Entering a different room in the dream-museum, he finds himself in a perfect reproduction of Room 119—except that the photos, drawings, and posters on its walls have become “a patchwork of ill-defined colors” (112). On the bed, there is “a hollow in the middle of the yellow sheets, bathed in pallid light,” instead of his own body, and the “members of his personal bodyguard that spontaneously sprang up around [him] immediately after the disaster” surround it (112). There is Michel, sitting on a stool and writing in the notebook in which visitor write down all of Bauby’s remarks. Anne-Marie arranges a bouquet of forty roses. There is Bernard, “holding a memoir of diplomatic life in one hand and with the other executing a theatrical barrister’s gesture that [is] pure Daumier” (112). Florence pins children’s drawings on a corkboard, “her black hair framing a sad smile” (112). Patrick leans on a wall, lost in thought. Bauby reflects that this group of loved ones “projected a great tenderness, a shared sorrow, an accumulation of the affectionate gravity” that he feels whenever they visit him (112-113).

Bauby recalls that he tried to explore more of the dream-museum, but a guard flashed a light in his face, and he awakened to a nurse shining a pen-light in his eye, rather ironically asking him whether he wanted his sleeping pill right then, or an hour later.

Chapter 25 Analysis

In this vignette, Bauby again teases out the central tension between the diving bell and the butterfly, although those two images are not explicitly present.

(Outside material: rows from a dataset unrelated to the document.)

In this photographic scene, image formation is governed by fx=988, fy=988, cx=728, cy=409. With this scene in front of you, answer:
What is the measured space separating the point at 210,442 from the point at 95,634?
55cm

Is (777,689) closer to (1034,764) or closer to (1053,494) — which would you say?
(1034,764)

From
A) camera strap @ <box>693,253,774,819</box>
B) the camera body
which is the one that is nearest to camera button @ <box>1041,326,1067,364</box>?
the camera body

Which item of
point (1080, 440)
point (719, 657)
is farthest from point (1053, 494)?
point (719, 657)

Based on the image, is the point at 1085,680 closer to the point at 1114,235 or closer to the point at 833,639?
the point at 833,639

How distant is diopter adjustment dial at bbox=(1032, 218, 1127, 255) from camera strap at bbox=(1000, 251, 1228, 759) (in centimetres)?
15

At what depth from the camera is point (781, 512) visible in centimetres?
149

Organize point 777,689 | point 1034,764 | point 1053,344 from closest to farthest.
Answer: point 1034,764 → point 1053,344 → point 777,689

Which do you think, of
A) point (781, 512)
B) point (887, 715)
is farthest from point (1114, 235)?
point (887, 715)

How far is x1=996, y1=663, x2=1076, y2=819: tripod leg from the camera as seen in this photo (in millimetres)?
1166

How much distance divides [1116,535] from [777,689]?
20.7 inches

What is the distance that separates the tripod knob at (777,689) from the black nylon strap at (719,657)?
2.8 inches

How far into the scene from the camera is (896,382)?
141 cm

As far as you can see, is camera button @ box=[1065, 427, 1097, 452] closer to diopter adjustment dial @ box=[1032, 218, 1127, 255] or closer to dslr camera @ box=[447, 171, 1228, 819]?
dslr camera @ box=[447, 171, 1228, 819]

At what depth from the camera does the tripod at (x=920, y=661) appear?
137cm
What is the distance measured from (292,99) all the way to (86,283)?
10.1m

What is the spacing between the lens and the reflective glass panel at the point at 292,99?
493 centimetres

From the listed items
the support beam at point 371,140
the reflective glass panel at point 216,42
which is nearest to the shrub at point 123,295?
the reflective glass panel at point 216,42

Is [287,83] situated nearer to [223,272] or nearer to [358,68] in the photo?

On the one hand, the diving bell can be seen as analogous to waking life, while the butterfly is exemplified in the wondrous magic of a dreamscape. On another level, the imagery of the dream itself illustrates a delicate tension between the surrealistically heightened (the idea of a wax museum as a place where icons are rendered in hyper-realistic detail) and the earthbound ordinary (the figures are not iconic giants, but rather the everyday members of the hospital staff). This tension also pervades his depictions of the loved ones as they appear in his dream, most especially Bernard, who is both ordinary and evocative of the stylized figures that populate the famous paintings of Daumier. This driving paradox of the book develops several themes: the coexistence of the magical and the banal, the devastation of a complete and irrevocable loss that a catastrophic stroke produces, and the commingling of the wondrous and the commonplace in the ordinary life of any human being—disabled or not. It comes to a sardonic fruition in the chapter’s final image: that of a dreamed security guard who transforms into a real-life hapless nurse who has just awakened Bauby—and roused him from an enrapturing dream—to see if he wants a sleeping pill.